En résumé, quelles principales leçons peut-on tirer de la lecture des résultats :
Le télétravail reste un mode de travail peu développé en France, surtout sous sa forme contractualisée. On peut penser que la conjonction de la pression sur le prix des carburants, les pics de pollution dans les agglomérations, les perturbations du trafic routier dont on commence à reparler, vont également booster le développement du télétravail dans les années qui viennent.
Les taux de satisfaction des télétravailleurs sont/restent très élevés.
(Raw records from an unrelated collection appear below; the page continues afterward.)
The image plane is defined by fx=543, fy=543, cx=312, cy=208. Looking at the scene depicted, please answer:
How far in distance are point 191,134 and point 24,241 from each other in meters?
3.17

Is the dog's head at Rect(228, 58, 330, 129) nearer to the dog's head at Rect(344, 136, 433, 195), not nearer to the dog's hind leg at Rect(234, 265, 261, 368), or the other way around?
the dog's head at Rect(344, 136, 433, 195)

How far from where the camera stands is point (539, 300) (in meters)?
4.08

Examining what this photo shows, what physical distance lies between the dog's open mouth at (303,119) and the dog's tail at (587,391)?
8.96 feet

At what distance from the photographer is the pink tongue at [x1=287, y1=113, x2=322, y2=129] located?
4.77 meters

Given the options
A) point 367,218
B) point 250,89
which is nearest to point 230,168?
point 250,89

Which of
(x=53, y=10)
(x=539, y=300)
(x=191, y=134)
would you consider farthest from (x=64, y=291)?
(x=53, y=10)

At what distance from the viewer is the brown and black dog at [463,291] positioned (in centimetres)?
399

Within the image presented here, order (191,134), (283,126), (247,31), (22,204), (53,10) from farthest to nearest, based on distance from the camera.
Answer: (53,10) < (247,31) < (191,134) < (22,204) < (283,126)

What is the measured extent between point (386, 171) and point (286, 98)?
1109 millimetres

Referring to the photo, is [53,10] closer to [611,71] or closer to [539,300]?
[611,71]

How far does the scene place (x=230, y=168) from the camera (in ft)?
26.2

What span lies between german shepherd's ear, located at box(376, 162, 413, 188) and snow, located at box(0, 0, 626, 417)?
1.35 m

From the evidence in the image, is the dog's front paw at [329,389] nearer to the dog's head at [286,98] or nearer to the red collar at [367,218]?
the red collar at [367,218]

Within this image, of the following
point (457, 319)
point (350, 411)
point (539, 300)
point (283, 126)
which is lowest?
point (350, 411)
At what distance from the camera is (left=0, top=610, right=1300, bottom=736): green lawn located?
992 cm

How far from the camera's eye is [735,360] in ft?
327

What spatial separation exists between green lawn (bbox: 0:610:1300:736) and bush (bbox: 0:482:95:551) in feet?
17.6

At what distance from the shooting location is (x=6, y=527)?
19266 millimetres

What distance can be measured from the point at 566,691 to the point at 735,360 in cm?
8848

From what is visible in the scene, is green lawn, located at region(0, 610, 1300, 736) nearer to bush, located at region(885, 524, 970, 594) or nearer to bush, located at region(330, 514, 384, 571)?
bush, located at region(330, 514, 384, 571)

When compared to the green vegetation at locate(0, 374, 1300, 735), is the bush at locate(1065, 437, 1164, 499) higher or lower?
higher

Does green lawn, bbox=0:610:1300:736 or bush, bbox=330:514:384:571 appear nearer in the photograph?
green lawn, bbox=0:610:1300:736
On télétravaille très majoritairement de chez soi et le but principal des télétravailleurs est de réduire le temps de transport.
Les dirigeants et les télétravailleurs voient de nombreux avantages au télétravail dans des domaines très variés. La santé et la sécurité est cependant un point de vigilance récurrent.
Les dirigeants voient peu de freins à la mise en place du télétravail. Cependant, ils ne prennent pas, dans l’ensemble, la juste mesure de l’impact positif ou des leviers d’amélioration que représente le télétravail pour le management des équipes. Les formations des managers sont insuffisantes par rapport à l’enjeu. Les entreprises ne saisissent pas toutes cette opportunité de repenser et optimiser le fonctionnement interne.
Pour les managers qui ont l’expérience du télétravail, celui-ci est très bénéfique. La différence entre les managers favorables ou pas au télétravail se fait principalement sur les avantages, qui montrent un contraste d’opinions assez marqué, et assez peu sur les inconvénients.
Tous ces points expliquent assez bien les statistiques de mise en place du télétravail généralement observées. Les entreprises sont rares à avoir saisi l’opportunité de revoir les fondamentaux des pratiques et de les orienter vers plus d’agilité, de liberté et de bienveillance afin d’obtenir une productivité élevée dans une ambiance porteuse.
C’est un objectif ambitieux, mais atteignable si on s’en donne les moyens. L’enjeu étant tout simplement d’être prêt à la modernité de gestion qui sera exigée par les nouvelles générations sans pour autant laisser les personnes d’expérience, tout aussi indispensables au fonctionnement de l’entreprise, sur le bord de la route.